Back in 2004, the parties filed cross motions for summary judgment pursuant to Federal Rule of Civil Procedure 56. The custody officers asserted they were entitled to summary judgment because Mr. Wallace did not exhaust his administrative remedies as to the excessive use of force claim. In the alternative, they argued that they were entitled to summary judgment on the merits. The Court granted the custody officers summary judgment on the basis of Plaintiff's failure to exhaust, and thus did not reach their argument on the merits. The Court denied summary judgment to Plaintiff and Defendant Buncich thus leaving him as the only Defendant in the case. This matter is before the Court on Plaintiff's Motion to Correct Error, Plaintiff's Motion Requesting Pretrial Scheduling Order, Defendant Buncich's Petition for Review and Objection to Magistrate's Order of March 21, 2005, and Plaintiff's Motion to be Informed.
I. Plaintiff's Motion to Correct Error
In his complaint, Mr. Wallace alleged that the custody officers used excessive and unnecessary force on him on September 30, 2001. The Lake County Jail had a formal grievance procedure, and the custody officers asserted that Mr. Wallace did not exhaust this administrative remedy. Mr. Wallace responded that he did file grievances dealing with this incident, but cited the Court to a grievance he filed on August 13, 2002, nearly a year after the alleged incident. The Court concluded that Mr. Wallace had not filed a timely grievance dealing with the custody officers' actions. Mr. Wallace's Motion to Correct Error now argues that his earlier submissions established a disputed issue of material fact as to whether he had filed a timely grievance.

◆ Directives
- 1) Rewrite the court ruling starting with "I. Plaintiff's Motion" and going on through "a timely grievance.", putting "jail officers" wherever "custody officers" appears.
- 2) Pull out every line of the entries that contains the string "monument", matching case exactly.

◆ Data entries
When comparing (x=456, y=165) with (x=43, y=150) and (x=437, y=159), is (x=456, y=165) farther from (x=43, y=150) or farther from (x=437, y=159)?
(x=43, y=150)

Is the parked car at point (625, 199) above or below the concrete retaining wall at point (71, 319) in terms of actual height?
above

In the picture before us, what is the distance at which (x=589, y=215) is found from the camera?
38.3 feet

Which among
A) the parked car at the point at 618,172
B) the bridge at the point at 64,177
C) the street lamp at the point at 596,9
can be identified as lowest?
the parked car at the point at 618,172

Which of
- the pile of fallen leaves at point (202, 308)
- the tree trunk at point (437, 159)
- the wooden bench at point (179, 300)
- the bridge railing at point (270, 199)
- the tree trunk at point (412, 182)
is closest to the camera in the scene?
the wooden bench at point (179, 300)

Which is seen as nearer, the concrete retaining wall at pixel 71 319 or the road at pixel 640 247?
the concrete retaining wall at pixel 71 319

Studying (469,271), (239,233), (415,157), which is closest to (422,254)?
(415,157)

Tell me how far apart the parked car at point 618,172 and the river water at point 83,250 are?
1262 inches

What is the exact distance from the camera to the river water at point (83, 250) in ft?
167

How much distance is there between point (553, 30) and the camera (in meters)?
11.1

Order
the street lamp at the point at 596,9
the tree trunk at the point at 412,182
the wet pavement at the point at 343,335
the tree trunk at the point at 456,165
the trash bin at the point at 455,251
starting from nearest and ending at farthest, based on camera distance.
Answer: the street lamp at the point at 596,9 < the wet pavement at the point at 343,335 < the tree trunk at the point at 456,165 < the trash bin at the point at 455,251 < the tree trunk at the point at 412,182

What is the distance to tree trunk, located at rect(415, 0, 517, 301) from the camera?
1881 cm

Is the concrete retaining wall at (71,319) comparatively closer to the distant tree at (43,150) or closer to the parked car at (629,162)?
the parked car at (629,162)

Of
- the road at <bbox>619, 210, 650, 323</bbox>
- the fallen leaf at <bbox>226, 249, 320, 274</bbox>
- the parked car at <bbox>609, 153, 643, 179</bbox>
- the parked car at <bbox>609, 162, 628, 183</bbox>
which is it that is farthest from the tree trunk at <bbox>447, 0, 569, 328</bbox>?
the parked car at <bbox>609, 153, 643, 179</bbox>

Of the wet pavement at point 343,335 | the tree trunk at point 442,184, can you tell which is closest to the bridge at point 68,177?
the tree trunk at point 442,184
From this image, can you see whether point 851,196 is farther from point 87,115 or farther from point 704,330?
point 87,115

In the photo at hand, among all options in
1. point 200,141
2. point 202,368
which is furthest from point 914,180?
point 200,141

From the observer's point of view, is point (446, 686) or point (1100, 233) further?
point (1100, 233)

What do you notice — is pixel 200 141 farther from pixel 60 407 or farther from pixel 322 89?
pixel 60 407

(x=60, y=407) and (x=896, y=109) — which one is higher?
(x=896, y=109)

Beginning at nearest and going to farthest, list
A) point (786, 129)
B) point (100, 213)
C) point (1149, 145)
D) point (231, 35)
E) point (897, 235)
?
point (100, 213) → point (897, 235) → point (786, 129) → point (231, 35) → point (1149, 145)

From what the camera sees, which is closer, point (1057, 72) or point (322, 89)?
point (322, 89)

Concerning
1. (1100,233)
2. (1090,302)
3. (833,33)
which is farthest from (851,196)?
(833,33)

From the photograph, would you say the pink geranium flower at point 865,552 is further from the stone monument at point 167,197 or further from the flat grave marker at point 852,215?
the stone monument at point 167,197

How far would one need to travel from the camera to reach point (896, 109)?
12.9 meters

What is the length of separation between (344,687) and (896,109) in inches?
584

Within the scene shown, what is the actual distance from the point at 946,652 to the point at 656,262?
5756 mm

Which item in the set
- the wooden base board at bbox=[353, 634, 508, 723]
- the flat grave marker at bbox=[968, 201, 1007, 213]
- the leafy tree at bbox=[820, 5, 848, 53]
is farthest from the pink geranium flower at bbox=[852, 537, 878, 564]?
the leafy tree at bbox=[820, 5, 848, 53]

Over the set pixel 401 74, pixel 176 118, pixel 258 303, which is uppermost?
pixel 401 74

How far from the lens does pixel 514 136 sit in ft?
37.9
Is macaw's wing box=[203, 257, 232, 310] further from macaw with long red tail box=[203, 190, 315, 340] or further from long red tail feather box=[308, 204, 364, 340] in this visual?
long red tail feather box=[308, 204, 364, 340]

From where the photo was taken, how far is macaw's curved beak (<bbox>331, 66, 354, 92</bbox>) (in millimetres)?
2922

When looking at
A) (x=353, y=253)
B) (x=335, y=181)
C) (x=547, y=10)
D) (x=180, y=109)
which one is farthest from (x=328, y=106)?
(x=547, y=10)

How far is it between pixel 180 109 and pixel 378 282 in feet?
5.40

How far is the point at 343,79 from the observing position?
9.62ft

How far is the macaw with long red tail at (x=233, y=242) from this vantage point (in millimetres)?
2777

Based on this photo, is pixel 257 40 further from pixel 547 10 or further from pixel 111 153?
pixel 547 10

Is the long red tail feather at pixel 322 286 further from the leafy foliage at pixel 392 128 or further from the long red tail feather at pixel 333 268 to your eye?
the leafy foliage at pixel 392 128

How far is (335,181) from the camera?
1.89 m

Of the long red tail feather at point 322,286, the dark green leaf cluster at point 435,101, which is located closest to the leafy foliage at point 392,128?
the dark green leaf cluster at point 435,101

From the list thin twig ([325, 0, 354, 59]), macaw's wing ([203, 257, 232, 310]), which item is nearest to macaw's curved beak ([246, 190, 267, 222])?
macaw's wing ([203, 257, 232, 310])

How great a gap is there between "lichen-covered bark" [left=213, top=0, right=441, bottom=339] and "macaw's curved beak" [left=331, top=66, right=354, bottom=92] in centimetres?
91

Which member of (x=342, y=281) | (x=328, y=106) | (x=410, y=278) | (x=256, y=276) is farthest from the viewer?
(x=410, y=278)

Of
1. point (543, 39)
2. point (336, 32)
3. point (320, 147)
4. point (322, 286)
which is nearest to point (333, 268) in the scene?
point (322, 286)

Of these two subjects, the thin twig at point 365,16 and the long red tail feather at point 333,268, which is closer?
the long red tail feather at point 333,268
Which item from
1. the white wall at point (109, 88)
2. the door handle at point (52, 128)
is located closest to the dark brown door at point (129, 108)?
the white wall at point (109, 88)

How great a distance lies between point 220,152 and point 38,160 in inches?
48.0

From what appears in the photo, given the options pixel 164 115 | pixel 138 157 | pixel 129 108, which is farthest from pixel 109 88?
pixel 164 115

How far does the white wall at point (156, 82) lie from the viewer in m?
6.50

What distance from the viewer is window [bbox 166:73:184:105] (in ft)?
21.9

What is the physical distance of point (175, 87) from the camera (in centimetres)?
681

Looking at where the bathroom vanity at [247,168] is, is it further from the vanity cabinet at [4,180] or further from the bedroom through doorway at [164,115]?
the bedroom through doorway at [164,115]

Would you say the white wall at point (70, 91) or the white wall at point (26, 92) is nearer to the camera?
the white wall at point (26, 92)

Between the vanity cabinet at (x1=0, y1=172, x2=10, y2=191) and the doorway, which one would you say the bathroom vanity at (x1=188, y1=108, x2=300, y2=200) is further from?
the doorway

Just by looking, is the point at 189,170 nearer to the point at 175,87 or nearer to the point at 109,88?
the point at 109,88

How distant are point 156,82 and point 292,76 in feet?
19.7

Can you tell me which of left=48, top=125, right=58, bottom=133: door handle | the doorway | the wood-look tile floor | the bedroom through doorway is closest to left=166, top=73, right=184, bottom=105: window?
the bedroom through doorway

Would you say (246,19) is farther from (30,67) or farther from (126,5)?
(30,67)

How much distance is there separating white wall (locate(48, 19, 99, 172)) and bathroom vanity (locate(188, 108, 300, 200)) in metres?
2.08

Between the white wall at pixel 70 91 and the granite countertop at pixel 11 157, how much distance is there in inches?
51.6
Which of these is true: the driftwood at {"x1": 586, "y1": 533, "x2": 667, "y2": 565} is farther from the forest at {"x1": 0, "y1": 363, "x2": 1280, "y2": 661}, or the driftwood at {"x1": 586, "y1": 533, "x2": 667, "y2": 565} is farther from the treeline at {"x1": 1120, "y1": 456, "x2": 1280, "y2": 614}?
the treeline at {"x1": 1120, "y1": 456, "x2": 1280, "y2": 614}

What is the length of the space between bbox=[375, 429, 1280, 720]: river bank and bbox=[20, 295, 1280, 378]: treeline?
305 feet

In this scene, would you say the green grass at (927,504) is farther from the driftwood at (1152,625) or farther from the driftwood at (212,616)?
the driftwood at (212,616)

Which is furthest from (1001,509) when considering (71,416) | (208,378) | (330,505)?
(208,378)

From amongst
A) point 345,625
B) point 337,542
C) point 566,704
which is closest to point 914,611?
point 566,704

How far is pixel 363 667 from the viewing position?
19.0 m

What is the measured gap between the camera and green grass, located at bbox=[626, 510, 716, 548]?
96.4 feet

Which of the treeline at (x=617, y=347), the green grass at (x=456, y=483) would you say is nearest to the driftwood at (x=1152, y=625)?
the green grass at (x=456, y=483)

◆ Results in order
- 1)
I. Plaintiff's Motion to Correct Error
In his complaint, Mr. Wallace alleged that the jail officers used excessive and unnecessary force on him on September 30, 2001. The Lake County Jail had a formal grievance procedure, and the jail officers asserted that Mr. Wallace did not exhaust this administrative remedy. Mr. Wallace responded that he did file grievances dealing with this incident, but cited the Court to a grievance he filed on August 13, 2002, nearly a year after the alleged incident. The Court concluded that Mr. Wallace had not filed a timely grievance dealing with the jail officers' actions. Mr. Wallace's Motion to Correct Error now argues that his earlier submissions established a disputed issue of material fact as to whether he had filed a timely grievance.

- 2)
From the photograph, would you say the pink geranium flower at point 865,552 is further from the stone monument at point 167,197 or further from the flat grave marker at point 852,215?
the stone monument at point 167,197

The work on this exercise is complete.